**KUTIPAN TEKS**
══════

Oleh: Sri Kuntari
Ibu Rumah Tangga
Blok Wabu di Kabupaten Intan Jaya, Papua telah dikembalikan PT Freeport Indonesia ke pemerintah secara resmi saat penandatanganan Izin Usaha Pertambangan Khusus (IUPK) pada 21 September 2018. Dengan demikian, blok dengan potensi sumber daya sebanyak 8,1 juta troy ounce itu sudah bukan lagi wilayah Freeport.
"Kami tidak punya kepentingan apa-apa lagi di Blok Wabu karena sudah kita serahkan lagi ke Kementerian ESDM dan sudah dinyatakan dalam IUPK kita, wilayah tambang PTFI 9.900 hektare," kata Tony saat berdiskusi dengan para pimpinan media massa, Selasa (21/9).
Tony mengungkapkan, Freeport melepaskan Blok Wabu bukan karena wilayah itu tidak menarik. Hanya saja, Freeport memilih untuk memfokuskan sumber dayanya pada Grasberg. Bahkan sebelum 2018, Freeport sudah menyatakan melepas Blok Wabu untuk diserahkan pada pemerintah. Karena itu, pihaknya masa depan Blok Wabu sepenuhnya di tangan pemerintah. Freeport tidak berminat menggarapnya.
Walaupun Blok Wabu sudah dieksplorasi dan diserahkan PT. Freeport Indonesia ke pemerintah, tapi hingga saat ini belum diketahui siapa yang akan mengelolanya. Dengan tidak transparannya pemerintah terhadap pengelolaan Blok Wabu, wajar jika ada pihak-pihak yang khawatir Blok Wabu diserahkan ke pihak swasta. Kalaupun dikelola oleh Badan Usaha Milik Negara (BUMN), khawatir ada tekanan dari pihak-pihak tertentu supaya ada keterlibatan swasta dalam pengelolaannya. Jadi kekhawatiran ini sangat beralasan karena pengelolaan sektor tambang di Indonesia selalu melibatkan pihak swasta baik dalam teknis pengelolaan maupun investasi.

══════

**MATERI YANG DITAMPILKAN**
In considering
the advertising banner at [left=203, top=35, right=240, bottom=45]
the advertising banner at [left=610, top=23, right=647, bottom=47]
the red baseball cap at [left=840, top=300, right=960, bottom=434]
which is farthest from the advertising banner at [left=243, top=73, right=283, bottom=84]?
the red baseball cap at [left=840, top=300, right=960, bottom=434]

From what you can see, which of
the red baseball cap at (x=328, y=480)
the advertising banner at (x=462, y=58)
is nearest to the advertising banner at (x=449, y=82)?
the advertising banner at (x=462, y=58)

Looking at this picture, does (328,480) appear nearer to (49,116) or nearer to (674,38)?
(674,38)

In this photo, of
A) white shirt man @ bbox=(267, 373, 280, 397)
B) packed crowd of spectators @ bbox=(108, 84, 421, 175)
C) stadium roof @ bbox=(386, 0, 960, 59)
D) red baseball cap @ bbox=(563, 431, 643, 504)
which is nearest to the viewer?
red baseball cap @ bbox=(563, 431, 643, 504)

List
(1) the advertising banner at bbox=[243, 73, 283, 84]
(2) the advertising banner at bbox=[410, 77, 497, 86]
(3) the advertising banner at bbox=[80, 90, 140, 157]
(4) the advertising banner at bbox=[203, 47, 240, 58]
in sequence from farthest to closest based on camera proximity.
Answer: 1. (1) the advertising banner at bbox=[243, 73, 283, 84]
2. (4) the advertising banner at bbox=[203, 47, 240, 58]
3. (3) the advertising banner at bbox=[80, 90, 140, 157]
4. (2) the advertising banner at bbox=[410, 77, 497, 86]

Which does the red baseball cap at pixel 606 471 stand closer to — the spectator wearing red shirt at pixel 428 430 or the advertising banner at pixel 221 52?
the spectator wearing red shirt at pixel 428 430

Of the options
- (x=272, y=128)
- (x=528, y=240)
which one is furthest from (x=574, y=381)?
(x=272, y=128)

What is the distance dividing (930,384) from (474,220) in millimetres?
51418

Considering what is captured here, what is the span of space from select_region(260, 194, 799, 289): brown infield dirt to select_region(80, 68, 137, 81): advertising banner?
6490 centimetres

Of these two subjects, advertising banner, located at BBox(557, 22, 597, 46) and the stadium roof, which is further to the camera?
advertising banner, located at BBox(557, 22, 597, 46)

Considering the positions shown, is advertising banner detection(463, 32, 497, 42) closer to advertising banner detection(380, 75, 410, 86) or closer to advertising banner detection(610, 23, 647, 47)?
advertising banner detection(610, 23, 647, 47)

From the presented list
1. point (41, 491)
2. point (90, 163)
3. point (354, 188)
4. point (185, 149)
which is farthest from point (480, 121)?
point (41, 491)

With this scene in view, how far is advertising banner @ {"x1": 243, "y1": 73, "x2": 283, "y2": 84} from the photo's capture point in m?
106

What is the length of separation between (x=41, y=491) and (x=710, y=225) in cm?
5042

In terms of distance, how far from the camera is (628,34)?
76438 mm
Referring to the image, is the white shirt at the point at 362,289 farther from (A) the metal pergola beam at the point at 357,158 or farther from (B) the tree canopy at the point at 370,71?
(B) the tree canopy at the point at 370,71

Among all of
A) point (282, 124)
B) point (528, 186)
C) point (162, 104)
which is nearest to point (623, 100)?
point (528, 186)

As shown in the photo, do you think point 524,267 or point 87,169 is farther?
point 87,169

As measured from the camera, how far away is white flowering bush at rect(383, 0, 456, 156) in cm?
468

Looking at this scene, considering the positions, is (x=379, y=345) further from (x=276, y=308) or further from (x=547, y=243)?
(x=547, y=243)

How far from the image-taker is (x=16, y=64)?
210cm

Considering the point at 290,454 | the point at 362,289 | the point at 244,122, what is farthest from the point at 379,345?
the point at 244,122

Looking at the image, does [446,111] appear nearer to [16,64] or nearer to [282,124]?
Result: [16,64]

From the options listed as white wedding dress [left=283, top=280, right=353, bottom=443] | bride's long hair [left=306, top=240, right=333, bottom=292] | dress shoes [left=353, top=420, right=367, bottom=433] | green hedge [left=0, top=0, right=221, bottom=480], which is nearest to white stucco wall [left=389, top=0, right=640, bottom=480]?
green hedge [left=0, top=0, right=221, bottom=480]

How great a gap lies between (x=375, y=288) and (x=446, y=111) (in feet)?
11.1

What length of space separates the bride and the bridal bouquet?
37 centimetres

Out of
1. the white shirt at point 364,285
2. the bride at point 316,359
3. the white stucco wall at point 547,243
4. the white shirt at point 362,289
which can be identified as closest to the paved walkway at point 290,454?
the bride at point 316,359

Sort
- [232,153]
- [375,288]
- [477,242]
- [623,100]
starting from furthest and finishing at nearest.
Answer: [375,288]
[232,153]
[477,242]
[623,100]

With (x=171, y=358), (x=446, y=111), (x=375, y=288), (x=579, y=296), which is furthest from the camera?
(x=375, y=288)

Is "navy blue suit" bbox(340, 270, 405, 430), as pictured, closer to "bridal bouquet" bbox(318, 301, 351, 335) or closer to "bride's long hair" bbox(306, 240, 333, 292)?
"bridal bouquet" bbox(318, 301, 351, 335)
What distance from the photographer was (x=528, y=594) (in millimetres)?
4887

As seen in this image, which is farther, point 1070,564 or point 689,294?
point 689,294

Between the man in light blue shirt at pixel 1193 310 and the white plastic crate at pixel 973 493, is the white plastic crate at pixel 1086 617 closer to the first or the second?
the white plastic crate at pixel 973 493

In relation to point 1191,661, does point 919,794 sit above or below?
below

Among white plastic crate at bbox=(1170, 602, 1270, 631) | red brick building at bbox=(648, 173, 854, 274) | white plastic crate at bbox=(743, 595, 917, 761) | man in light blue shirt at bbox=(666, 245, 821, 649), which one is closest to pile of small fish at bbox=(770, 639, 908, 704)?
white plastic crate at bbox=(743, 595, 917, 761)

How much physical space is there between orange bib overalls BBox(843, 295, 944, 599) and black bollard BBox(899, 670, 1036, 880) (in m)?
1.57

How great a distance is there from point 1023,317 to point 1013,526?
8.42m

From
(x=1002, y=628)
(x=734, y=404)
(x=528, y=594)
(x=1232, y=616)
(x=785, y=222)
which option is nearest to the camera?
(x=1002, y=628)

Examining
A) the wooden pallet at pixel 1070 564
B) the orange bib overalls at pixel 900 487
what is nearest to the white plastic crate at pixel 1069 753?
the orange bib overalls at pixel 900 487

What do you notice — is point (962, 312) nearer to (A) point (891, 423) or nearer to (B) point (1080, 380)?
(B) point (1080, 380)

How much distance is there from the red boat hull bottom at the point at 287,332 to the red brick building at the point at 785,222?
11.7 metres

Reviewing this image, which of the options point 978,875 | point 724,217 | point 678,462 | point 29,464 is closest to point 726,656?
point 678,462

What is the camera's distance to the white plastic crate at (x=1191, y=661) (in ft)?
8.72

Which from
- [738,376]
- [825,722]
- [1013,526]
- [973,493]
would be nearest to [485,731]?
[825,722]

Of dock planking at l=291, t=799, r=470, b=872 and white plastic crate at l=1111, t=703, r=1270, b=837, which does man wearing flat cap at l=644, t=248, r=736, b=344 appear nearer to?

══════

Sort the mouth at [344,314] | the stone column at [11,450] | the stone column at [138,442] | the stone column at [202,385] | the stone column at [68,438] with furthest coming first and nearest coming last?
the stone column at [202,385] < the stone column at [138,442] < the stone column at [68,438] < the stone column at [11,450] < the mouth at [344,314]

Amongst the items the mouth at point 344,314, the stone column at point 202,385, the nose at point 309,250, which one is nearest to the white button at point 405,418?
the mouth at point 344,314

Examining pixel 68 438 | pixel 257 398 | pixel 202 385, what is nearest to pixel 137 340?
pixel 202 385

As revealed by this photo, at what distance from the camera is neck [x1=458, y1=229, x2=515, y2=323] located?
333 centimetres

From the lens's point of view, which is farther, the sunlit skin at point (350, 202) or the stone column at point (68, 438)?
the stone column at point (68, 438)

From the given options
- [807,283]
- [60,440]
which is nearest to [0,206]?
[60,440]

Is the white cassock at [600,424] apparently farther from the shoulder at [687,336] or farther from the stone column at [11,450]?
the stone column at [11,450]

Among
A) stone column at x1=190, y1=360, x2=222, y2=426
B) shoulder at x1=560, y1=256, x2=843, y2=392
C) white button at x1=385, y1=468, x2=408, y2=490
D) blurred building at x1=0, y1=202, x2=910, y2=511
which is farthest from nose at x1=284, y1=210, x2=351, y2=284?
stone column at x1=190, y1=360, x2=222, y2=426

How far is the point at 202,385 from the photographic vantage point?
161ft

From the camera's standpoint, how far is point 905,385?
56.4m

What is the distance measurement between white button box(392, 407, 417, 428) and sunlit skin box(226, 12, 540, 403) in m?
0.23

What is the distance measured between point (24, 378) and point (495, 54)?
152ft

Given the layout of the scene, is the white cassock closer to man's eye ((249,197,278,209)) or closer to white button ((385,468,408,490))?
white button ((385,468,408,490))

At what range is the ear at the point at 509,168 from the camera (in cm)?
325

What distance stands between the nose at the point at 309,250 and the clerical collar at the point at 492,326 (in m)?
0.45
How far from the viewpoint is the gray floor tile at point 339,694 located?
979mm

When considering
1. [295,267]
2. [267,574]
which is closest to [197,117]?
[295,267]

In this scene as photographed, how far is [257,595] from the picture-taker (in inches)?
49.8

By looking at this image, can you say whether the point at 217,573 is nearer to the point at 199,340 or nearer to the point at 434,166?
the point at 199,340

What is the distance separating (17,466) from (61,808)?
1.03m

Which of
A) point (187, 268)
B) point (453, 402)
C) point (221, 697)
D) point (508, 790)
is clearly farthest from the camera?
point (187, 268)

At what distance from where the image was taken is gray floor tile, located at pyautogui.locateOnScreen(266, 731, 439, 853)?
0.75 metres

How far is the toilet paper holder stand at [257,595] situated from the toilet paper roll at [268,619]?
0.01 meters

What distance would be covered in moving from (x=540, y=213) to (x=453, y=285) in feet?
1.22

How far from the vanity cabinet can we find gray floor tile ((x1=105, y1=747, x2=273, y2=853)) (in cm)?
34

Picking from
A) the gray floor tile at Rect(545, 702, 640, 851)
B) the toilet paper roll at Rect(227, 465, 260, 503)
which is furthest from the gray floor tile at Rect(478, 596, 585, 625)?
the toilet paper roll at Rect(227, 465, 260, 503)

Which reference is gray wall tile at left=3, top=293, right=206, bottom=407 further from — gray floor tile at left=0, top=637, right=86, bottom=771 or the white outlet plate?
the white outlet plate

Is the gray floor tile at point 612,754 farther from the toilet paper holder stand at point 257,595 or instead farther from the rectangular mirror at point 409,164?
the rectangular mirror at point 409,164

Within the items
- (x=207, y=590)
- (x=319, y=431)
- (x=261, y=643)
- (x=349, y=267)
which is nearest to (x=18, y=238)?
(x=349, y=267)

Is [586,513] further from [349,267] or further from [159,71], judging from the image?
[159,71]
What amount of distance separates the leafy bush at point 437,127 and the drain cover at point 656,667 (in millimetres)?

══════

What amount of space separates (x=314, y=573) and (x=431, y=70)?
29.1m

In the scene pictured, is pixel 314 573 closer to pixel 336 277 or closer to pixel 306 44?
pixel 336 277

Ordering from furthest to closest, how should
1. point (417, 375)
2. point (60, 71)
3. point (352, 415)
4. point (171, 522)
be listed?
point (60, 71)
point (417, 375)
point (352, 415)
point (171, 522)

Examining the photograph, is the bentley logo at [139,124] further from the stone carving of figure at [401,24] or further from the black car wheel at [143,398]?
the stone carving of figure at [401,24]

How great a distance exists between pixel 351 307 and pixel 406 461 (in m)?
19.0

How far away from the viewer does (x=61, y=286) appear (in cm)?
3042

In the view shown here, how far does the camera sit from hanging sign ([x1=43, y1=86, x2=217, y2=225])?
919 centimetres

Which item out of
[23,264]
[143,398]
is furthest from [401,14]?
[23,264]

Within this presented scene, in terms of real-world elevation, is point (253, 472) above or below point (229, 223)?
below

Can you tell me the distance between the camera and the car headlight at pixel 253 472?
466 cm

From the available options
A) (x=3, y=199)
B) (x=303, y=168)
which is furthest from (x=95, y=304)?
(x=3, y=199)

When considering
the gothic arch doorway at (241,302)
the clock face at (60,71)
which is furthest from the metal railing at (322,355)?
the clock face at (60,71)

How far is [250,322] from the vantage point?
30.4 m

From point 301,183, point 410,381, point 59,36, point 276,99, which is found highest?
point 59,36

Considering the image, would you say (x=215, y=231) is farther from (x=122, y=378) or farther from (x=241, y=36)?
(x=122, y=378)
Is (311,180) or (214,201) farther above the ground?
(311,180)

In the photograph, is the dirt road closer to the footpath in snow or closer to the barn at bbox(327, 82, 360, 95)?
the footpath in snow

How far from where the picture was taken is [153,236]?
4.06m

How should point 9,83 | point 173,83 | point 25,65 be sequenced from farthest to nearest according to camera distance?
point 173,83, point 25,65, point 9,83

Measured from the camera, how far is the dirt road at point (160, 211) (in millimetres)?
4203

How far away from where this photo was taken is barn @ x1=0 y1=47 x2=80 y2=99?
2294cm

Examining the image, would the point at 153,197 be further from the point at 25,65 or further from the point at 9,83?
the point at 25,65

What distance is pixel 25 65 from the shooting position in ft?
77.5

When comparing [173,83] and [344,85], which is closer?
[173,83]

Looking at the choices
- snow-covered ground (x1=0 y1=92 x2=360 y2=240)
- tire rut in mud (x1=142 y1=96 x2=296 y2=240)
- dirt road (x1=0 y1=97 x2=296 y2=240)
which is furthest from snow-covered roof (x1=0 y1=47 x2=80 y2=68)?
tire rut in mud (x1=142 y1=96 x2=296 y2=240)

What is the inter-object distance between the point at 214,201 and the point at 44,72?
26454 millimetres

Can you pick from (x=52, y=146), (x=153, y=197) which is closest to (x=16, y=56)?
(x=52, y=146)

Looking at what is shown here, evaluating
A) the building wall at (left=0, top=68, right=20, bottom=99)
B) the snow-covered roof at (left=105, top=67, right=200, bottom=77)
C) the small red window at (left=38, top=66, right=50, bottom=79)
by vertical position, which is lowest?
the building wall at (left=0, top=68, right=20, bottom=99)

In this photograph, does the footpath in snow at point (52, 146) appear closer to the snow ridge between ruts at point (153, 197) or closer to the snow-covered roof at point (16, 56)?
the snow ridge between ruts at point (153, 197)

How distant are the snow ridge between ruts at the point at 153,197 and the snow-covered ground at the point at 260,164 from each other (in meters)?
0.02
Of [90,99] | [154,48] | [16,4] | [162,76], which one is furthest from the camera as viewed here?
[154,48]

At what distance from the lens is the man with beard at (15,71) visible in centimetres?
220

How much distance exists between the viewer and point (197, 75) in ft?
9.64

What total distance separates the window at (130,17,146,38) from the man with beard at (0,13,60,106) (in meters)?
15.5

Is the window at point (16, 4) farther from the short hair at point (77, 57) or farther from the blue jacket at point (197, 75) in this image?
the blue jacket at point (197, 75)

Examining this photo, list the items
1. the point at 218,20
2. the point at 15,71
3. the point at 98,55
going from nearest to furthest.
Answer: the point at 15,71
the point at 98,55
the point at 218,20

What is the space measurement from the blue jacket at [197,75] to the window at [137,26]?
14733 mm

══════

**TUGAS YANG DIMINTA**
**1)** Kutiplah secara persis bagian dari teks tentang Blok Wabu, dimulai dengan "Walaupun Blok Wabu" dan berlanjut hingga "pengelolaan maupun investasi.".
**2)** Pilihlah setiap baris dalam catatan yang memuat kata "ground", lalu salin baris-baris tersebut dengan memperhatikan perbedaan huruf besar dan huruf kecil.
Teks tentang Blok Wabu dan catatan di atas merupakan dua materi yang terpisah.

**JAWABAN**
**1)**
Walaupun Blok Wabu sudah dieksplorasi dan diserahkan PT. Freeport Indonesia ke pemerintah, tapi hingga saat ini belum diketahui siapa yang akan mengelolanya. Dengan tidak transparannya pemerintah terhadap pengelolaan Blok Wabu, wajar jika ada pihak-pihak yang khawatir Blok Wabu diserahkan ke pihak swasta. Kalaupun dikelola oleh Badan Usaha Milik Negara (BUMN), khawatir ada tekanan dari pihak-pihak tertentu supaya ada keterlibatan swasta dalam pengelolaannya. Jadi kekhawatiran ini sangat beralasan karena pengelolaan sektor tambang di Indonesia selalu melibatkan pihak swasta baik dalam teknis pengelolaan maupun investasi.

**2)**
Is (311,180) or (214,201) farther above the ground?
- snow-covered ground (x1=0 y1=92 x2=360 y2=240)
How distant are the snow ridge between ruts at the point at 153,197 and the snow-covered ground at the point at 260,164 from each other (in meters)?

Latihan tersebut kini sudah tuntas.